The device will have a 3,200-megapixel digital sensor, and to see one of its images will require more than 300 medium-sized high-definition televisions combined. Once installed on its base under the very pure sky of the Chilean Andes, this LSST camera (Legacy Survey of Space and Time) will have ten years to make the most precise film of the universe within its reach, which it will record night after night with a record resolution of three billion pixels. “The objective is to observe the universe from one’s childhood until today”explains Pierre Antilogus, responsible for the CNRS for the French contribution to this camera, within the IN2P3 laboratory.
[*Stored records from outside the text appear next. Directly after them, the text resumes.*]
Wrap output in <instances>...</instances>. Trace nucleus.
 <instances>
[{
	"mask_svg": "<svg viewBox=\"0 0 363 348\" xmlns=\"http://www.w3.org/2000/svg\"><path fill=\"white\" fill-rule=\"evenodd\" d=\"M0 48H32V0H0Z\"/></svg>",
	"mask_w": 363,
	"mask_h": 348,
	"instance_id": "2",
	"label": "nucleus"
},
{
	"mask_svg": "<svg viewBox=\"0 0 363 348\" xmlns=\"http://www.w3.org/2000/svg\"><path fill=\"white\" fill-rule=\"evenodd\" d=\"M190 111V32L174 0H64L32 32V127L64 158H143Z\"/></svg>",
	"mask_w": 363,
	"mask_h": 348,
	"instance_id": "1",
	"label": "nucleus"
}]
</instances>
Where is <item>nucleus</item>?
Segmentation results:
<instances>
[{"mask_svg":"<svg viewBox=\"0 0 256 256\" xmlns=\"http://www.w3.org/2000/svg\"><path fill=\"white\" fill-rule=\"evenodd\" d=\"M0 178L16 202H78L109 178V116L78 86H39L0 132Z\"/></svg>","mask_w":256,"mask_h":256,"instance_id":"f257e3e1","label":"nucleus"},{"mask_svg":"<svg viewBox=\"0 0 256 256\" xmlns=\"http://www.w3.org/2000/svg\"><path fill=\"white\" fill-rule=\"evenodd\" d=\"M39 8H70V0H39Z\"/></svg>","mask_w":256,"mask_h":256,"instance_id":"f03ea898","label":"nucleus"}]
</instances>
“The LSST will not only reconstruct the universe in its entire volume, but also see cataclysmic astrophysical phenomena, supernova explosions, active galactic nuclei or the asteroids of our solar system.”

Pierre Antilogus, CNRS

at franceinfo

The other objective for researchers is to better understand two major components of our universe: dark matter and energy. They are invisible to our eyes but whose effects we can observe. “The history of the universe can be summarized in a fight between dark energy which is the engine of the expansion of the universe and dark matter which gravitationally dominates the Universe which tends to slow down its expansionexplains Pierre Antilogus. There remain two big questions today to understand what these components are which represent more than 95% of the content of the universe and about which we know so little.”

Costing around $800 million, the giant camera will begin taking its first images during the first half of 2025.